Hacker News new | ask | show | jobs
by grabcocque 3390 days ago
The problem is, we don't have a clear definition of what clickbait is.

nouninformal (on the Internet) content whose main purpose is to attract attention and encourage visitors to click on a link to a particular web page.

But that's basically everything on the web.

6 comments

I'm not sure that quite addresses the problem here.

After all there is no clear definition of 'what dogs look like' (in the sense of a collection of logical rules), but deep learning models excel at detecting them, when provided with enough positive examples.

If it's possible for humans to agree on whether a given article is clickbait or not, we should be able to put together an adequate dataset for training a system to classify them too. From the linked article I am unable to discern how the training dataset was labelled.

In other words, the fact that 'clickbait' is a nebulous concept shouldn't preclude machine learning from being able to detect it.

Just as "dogness" is a factor, so is "clickbaityness". You're right, this is all about thresholds.
I often wonder what Wittgenstein would have made of today's models of machine learning / deep learning https://en.m.wikipedia.org/wiki/Family_resemblance
Me too. My reading of the Blue and Brown books led me to believe Wittgenstein's conception of meaning is inextricably tied up with the notion of "learning" and exposure to language and its use. Rather than meaning being contingent on 'hard' logico-mathematical derivations of formal semantics.

This contrast seems somewhat reminiscent of the complementary approaches of hard-coded rule based AI vs machine learning.

The core of the definition is subtly wrapped in "main purpose" -- once the attention is attracted and the link is clicked, the clickbait's job is done. So the content of the article will be lower quality and less intellectually satisfying than non-clickbait articles.

For example, if you charted "interest on clicking this link text" vs "satisfaction with article after reading", I think clickbait would be clearly in the high interest vs low satisfaction quadrant.

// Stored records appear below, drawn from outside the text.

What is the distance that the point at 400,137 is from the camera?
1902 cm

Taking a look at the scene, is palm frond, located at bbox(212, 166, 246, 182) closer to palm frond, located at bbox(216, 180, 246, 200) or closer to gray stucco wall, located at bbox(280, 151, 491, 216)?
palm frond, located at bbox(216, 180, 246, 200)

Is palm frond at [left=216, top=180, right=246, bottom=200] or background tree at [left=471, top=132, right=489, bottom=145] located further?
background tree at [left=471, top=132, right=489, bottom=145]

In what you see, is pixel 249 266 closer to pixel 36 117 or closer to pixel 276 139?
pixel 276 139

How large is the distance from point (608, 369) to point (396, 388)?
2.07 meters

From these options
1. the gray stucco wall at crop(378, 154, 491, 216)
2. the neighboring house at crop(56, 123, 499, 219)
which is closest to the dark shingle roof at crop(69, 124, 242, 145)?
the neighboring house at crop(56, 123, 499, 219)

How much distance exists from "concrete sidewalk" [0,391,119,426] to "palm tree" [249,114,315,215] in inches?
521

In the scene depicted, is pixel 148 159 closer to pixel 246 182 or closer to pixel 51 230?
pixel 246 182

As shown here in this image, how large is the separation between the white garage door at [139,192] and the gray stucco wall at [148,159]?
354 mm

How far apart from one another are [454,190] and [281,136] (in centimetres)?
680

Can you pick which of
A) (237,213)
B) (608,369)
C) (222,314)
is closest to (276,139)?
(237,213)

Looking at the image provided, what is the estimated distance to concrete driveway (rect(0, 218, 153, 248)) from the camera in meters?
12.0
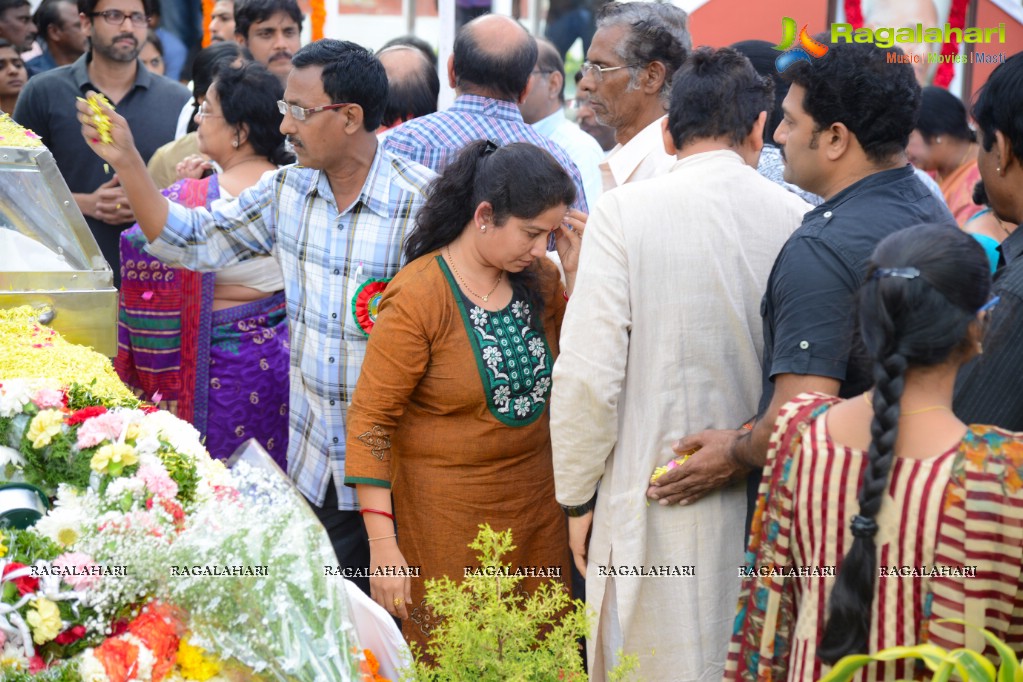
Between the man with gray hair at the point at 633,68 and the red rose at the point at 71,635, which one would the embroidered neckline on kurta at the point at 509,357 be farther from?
the red rose at the point at 71,635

One problem with that definition is that intellectual satisfaction is disproportionately affected by confirmation bias. For instance, an article entitled "10 reasons why <politician> getting elected means the end of America" might be clickbait to some, but not others depending on what <politician> contains.
In 2014, Jon Stewart offered an interesting definition of clickbait:

"I scroll around, but when I look at the internet, I feel the same as when I’m walking through Coney Island. It’s like carnival barkers, and they all sit out there and go, 'Come on in here and see a three-legged man!' So you walk in and it’s a guy with a crutch."

The thing is, he was talking about BuzzFeed when he said that, and that is not what BuzzFeed does at all. BuzzFeed's editor wrote about the distinction here, and it's the most insightful article I've read on the topic:

https://www.buzzfeed.com/bensmith/why-buzzfeed-doesnt-do-cli...

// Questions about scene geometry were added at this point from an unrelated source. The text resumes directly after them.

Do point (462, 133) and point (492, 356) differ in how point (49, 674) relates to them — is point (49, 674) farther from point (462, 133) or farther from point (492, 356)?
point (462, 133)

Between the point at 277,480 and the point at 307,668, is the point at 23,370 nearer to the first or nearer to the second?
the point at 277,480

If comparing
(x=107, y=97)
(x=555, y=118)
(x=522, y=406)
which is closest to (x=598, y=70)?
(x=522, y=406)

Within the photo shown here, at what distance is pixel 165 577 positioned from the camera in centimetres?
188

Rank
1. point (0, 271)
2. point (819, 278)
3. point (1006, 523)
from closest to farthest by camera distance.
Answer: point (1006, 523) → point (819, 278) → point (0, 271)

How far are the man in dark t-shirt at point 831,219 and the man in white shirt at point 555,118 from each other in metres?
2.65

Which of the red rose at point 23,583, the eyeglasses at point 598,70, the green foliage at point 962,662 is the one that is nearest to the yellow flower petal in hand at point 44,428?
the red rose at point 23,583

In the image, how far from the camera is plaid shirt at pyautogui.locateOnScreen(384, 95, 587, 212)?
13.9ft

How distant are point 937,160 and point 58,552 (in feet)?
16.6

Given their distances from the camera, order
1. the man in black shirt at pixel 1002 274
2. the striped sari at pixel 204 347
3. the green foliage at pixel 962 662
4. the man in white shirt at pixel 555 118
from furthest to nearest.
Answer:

People tend to consider things like lists clickbait, even though those articles usually deliver exactly what the headline suggests. (If you click on "23 photos of kittens that are just too adorable," that is what you will get.) But because it's an article that was made specifically to get traffic, people incorrectly call it clickbait.

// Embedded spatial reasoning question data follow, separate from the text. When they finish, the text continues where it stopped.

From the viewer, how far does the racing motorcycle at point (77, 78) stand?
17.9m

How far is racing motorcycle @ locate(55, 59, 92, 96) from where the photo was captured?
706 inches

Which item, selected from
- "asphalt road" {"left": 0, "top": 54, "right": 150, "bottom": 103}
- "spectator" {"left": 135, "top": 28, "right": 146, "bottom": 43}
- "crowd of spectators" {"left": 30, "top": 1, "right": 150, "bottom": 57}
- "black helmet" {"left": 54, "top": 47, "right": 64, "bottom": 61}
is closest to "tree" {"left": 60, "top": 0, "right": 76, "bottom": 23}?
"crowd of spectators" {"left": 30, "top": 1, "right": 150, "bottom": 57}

And it often goes even further than that. On Reddit and Hacker News, commenters constantly call articles clickbait. Sometimes it's true, and there's a sensational headline that leads to a bullshit story. But just as often, the story delivers on what the headline promises, but commenters call it clickbait because the headline is slightly hyperbolic, snappy, or just plain well-written.

I would define clickbait as articles which intentionally try to disguise what you'll get out of reading them. The information is banal, but the headline makes it out to be revolutionary or shocking.

You might disagree with the details of the formulation, but I think there's pretty broad agreement that something similar is going on with clickbait.

I guess it's an inherently fuzzy concept, so quite a good fit for machine learning.

But my definition of clickbait is any link I follow where I feel like I've been tricked into the click. The link looked interesting, but I feel regret once I see the actual content.

A definition would need a bit more fleshing out, mostly about the (lack of) actual content; a long-winded page (not just text) that eventually leads to the core, which could be summarised in one line, even the article title itself. (like 'peanut butter is made out of peanuts' instead of "you'll NEVER guess this ONE SECRET peanut butter ingredient!"
Is that a deep buried lede with a teaser headline?

The thing that irritates me the most is these absurd ads that make bold claims and never deliver on what they're advertising. Even if you're interested in what they're offering, you're willing to take the bait, it's a lost cause, they never fulfill their promise. It's just carousels of bullshit jammed full of more ads.